* BEGIN Passage given *

LAPACK  3.6.1
LAPACK: Linear Algebra PACKage
subroutine cgegs ( character  JOBVSL,
character  JOBVSR,
integer  N,
complex, dimension( lda, * )  A,
integer  LDA,
complex, dimension( ldb, * )  B,
integer  LDB,
complex, dimension( * )  ALPHA,
complex, dimension( * )  BETA,
complex, dimension( ldvsl, * )  VSL,
integer  LDVSL,
complex, dimension( ldvsr, * )  VSR,
integer  LDVSR,
complex, dimension( * )  WORK,
integer  LWORK,
real, dimension( * )  RWORK,
integer  INFO 
)

CGEEVX computes the eigenvalues and, optionally, the left and/or right eigenvectors for GE matrices

Download CGEGS + dependencies [TGZ] [ZIP] [TXT]

Purpose:
 This routine is deprecated and has been replaced by routine CGGES.

 CGEGS computes the eigenvalues, Schur form, and, optionally, the
 left and or/right Schur vectors of a complex matrix pair (A,B).
 Given two square matrices A and B, the generalized Schur
 factorization has the form
 
    A = Q*S*Z**H,  B = Q*T*Z**H
 
 where Q and Z are unitary matrices and S and T are upper triangular.
 The columns of Q are the left Schur vectors
 and the columns of Z are the right Schur vectors.
 
 If only the eigenvalues of (A,B) are needed, the driver routine
 CGEGV should be used instead.  See CGEGV for a description of the
 eigenvalues of the generalized nonsymmetric eigenvalue problem
 (GNEP).
Parameters
[in]JOBVSL
          JOBVSL is CHARACTER*1
          = 'N':  do not compute the left Schur vectors;
          = 'V':  compute the left Schur vectors (returned in VSL).
[in]JOBVSR
          JOBVSR is CHARACTER*1
          = 'N':  do not compute the right Schur vectors;
          = 'V':  compute the right Schur vectors (returned in VSR).

* END Passage given *
* BEGIN Data supplied *

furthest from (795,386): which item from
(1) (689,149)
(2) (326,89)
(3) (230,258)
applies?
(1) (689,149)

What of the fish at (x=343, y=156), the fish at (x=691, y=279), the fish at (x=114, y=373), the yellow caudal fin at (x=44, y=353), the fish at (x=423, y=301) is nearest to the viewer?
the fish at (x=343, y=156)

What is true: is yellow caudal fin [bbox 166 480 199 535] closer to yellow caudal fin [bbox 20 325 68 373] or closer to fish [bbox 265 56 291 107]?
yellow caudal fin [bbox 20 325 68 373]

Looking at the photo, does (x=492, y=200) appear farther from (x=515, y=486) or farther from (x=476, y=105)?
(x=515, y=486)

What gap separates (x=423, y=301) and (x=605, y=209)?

* END Data supplied *

> _Written exercise A_:
Reproduce everything in the CGEGS documentation from "If only the" down to "(returned in VSR).".
> _Written exercise B_:
For each statement, answer yes or no according to the CGEGS documentation and quote the words that decide it: (i) CGEGS is deprecated and has been replaced by CGGES. (ii) In the generalized Schur factorization, Q and Z are upper triangular. (iii) Setting JOBVSR to 'N' computes the right Schur vectors.
> _Written exercise C_:
Continue the CGEGS documentation, starting right after its last line.

> _Answer A_:
If only the eigenvalues of (A,B) are needed, the driver routine
 CGEGV should be used instead.  See CGEGV for a description of the
 eigenvalues of the generalized nonsymmetric eigenvalue problem
 (GNEP).
Parameters
[in]JOBVSL
          JOBVSL is CHARACTER*1
          = 'N':  do not compute the left Schur vectors;
          = 'V':  compute the left Schur vectors (returned in VSL).
[in]JOBVSR
          JOBVSR is CHARACTER*1
          = 'N':  do not compute the right Schur vectors;
          = 'V':  compute the right Schur vectors (returned in VSR).

> _Answer B_:
(i) Yes: "This routine is deprecated and has been replaced by routine CGGES."
(ii) No: "where Q and Z are unitary matrices and S and T are upper triangular."
(iii) No: "= 'N':  do not compute the right Schur vectors;"

> _Answer C_:
[in]N
          N is INTEGER
          The order of the matrices A, B, VSL, and VSR.  N >= 0.
[in,out]A
          A is COMPLEX array, dimension (LDA, N)
          On entry, the matrix A.
          On exit, the upper triangular matrix S from the generalized
          Schur factorization.
[in]LDA
          LDA is INTEGER
          The leading dimension of A.  LDA >= max(1,N).
[in,out]B
          B is COMPLEX array, dimension (LDB, N)
          On entry, the matrix B.
          On exit, the upper triangular matrix T from the generalized
          Schur factorization.
[in]LDB
          LDB is INTEGER
          The leading dimension of B.  LDB >= max(1,N).
[out]ALPHA
          ALPHA is COMPLEX array, dimension (N)
          The complex scalars alpha that define the eigenvalues of
          GNEP.  ALPHA(j) = S(j,j), the diagonal element of the Schur
          form of A.
[out]BETA
          BETA is COMPLEX array, dimension (N)
          The non-negative real scalars beta that define the
          eigenvalues of GNEP.  BETA(j) = T(j,j), the diagonal element
          of the triangular factor T.

          Together, the quantities alpha = ALPHA(j) and beta = BETA(j)
          represent the j-th eigenvalue of the matrix pair (A,B), in
          one of the forms lambda = alpha/beta or mu = beta/alpha.
          Since either lambda or mu may overflow, they should not,
          in general, be computed.
[out]VSL
          VSL is COMPLEX array, dimension (LDVSL,N)
          If JOBVSL = 'V', the matrix of left Schur vectors Q.
          Not referenced if JOBVSL = 'N'.
[in]LDVSL
          LDVSL is INTEGER
          The leading dimension of the matrix VSL. LDVSL >= 1, and
          if JOBVSL = 'V', LDVSL >= N.
[out]VSR
          VSR is COMPLEX array, dimension (LDVSR,N)
          If JOBVSR = 'V', the matrix of right Schur vectors Z.
          Not referenced if JOBVSR = 'N'.
[in]LDVSR
          LDVSR is INTEGER
          The leading dimension of the matrix VSR. LDVSR >= 1, and
          if JOBVSR = 'V', LDVSR >= N.
[out]WORK
          WORK is COMPLEX array, dimension (MAX(1,LWORK))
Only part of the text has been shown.